Palestine Action is a network of activists that organises peaceful direct-action tactics to expose and target property and premises connected to Israel's actions in Palestine. Since its inception, more than five years ago, it has primarily disrupted the operations of Elbit Systems. Elbit is Israel's largest arms company. The group claims that its campaign has successfully secured the closure of several Elbit factories.
What Palestine Action understands – and this is borne out by my own experience – is that to bring about change in Britain there is an almost inexhaustible need to press the issue and raise attention. In the Stephen Lawrence case, the family campaigners had to devise extraordinary steps that included an unprecedented private criminal prosecution coupled with protests before the state acknowledged and the public realised the significance of failures in this case. Even then it did not guarantee justice for the family. The actions deployed were peaceful but all of us – the parents, their barrister and I – suffered the indignity of being spied upon by undercover officers who were tasked to sabotage the campaign I coordinated. The deployment of undercover officers in protest groups is now the subject of the undercover policing inquiry.

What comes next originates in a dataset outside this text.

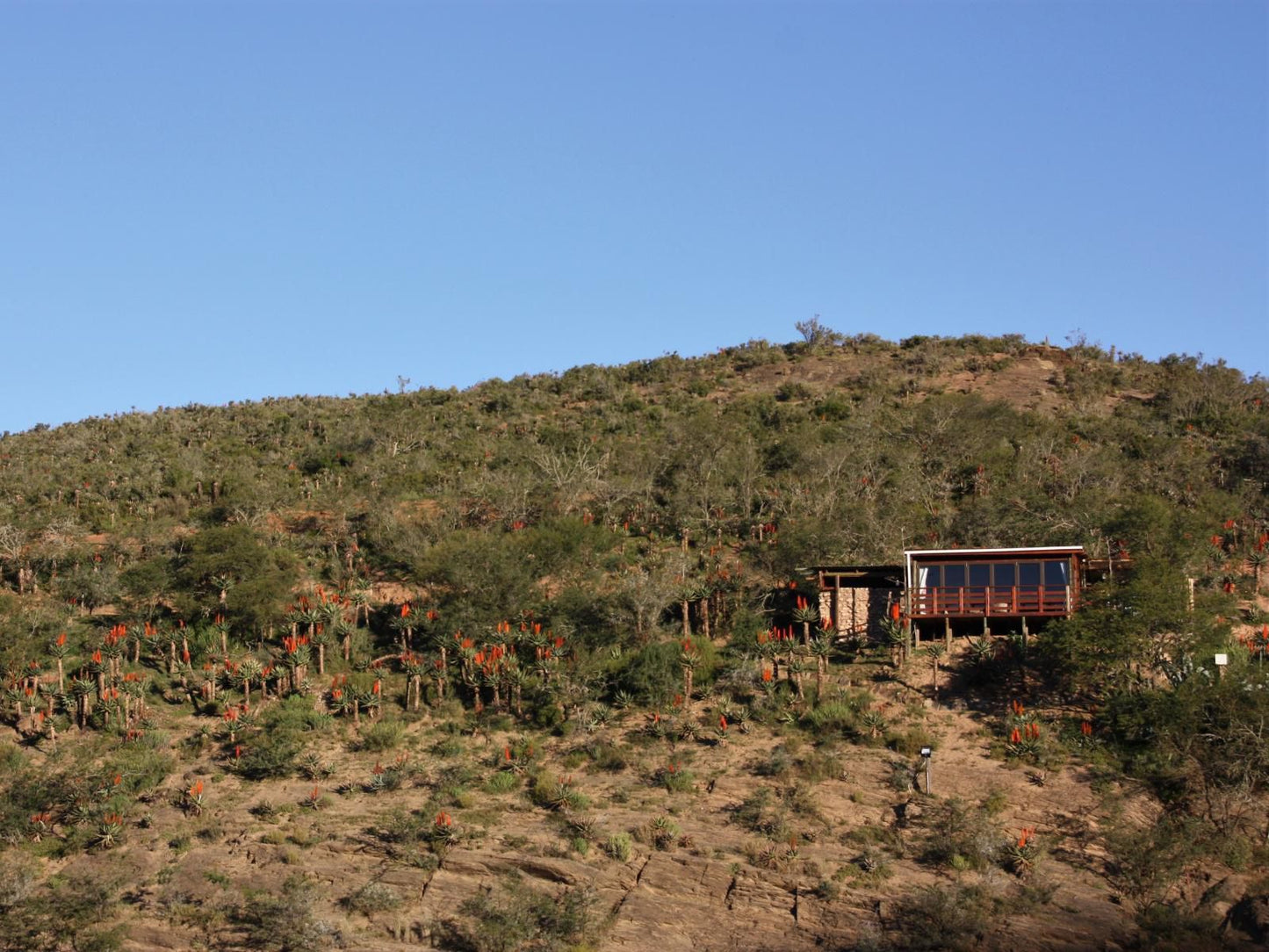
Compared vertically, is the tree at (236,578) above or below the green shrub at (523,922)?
above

The home secretary will be aware that protest actions have been organised for decades targeting military bases and aircraft. For instance, from 1981 to 2000, activists disrupted RAF Greenham Common – locking on to the gates, breaking into the grounds and climbing on top of missile silos.

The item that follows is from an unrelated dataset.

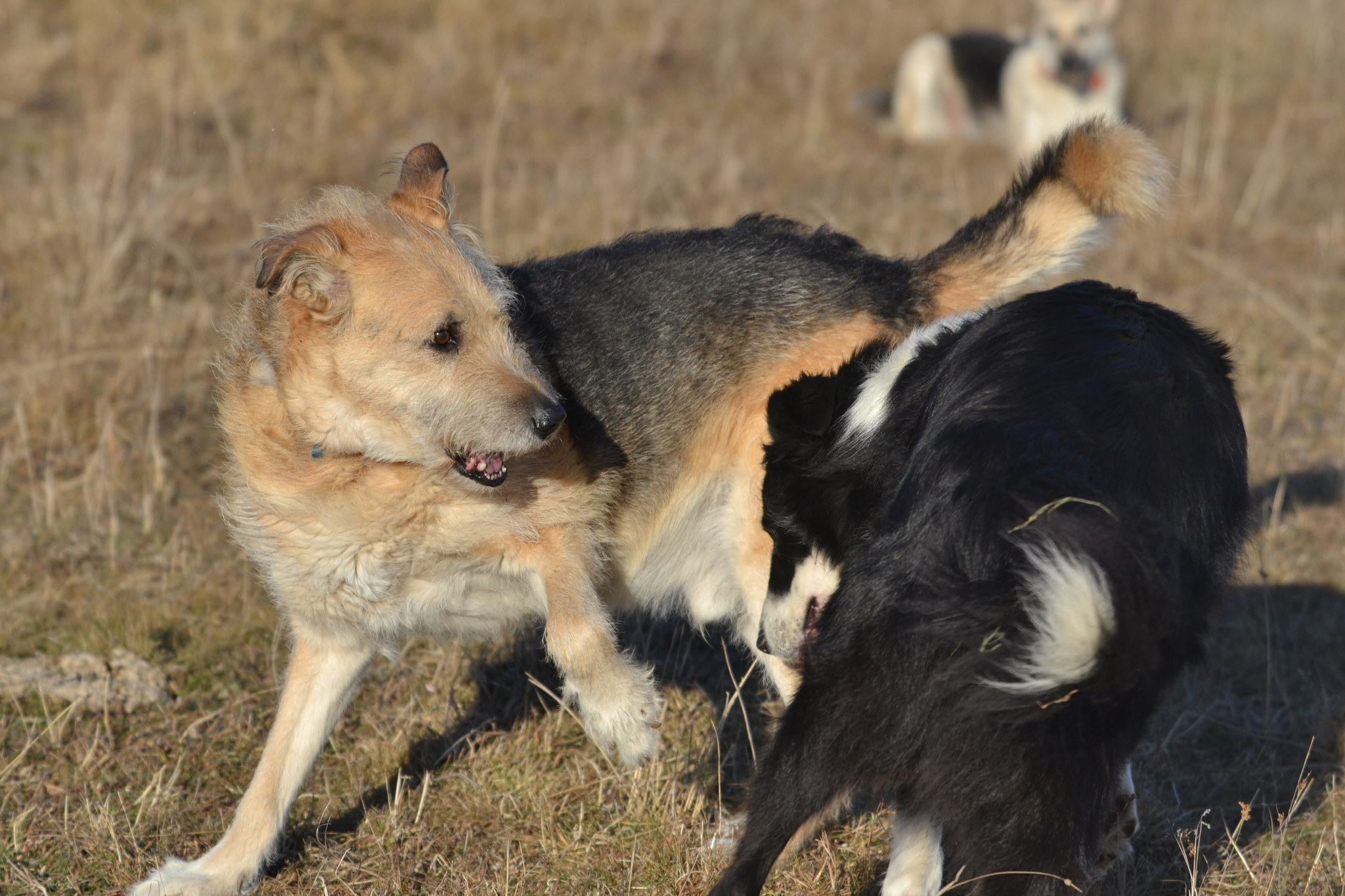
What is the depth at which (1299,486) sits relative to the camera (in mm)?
5648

In 2003, five protesters known as the the Fairford Five were arrested and charged for disrupting military operations at RAF Fairford. One of the defendants, Josh Richards, was represented by Keir Starmer. Starmer argued that while the actions broke the law, they were justified as the protesters were trying to stop the planes from committing war crimes. Richards was acquitted because the jury failed to reach a verdict.

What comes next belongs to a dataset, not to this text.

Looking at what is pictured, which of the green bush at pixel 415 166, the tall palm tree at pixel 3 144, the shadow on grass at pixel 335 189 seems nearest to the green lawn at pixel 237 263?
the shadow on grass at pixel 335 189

The smear campaign against Palestine Action has already begun. It is accused of being funded by Iran or the mouthpiece of Hamas. These accusations are meant to malign a group that is made of ordinary citizens – teachers, nurses, students and workers. I have met many of them.
The drastic move to outlaw Palestine Action would set a dangerous precedent where all civil disobedience actions could be classified as terrorism. Its real crime is being fearless and audacious in exposing the British government's complicity with the Israeli government at a time when it is being pursued by the international court of justice for genocide, and its leaders have had arrest warrants issued against them for war crimes and crimes against humanity.
Above all, the move by the home secretary reflects the diminishing of a mature democracy. As a society, we cherish solidarity actions that make a real difference to defenceless people. Will parliament stand up to the home secretary and reject her proposal? History tells them to do so.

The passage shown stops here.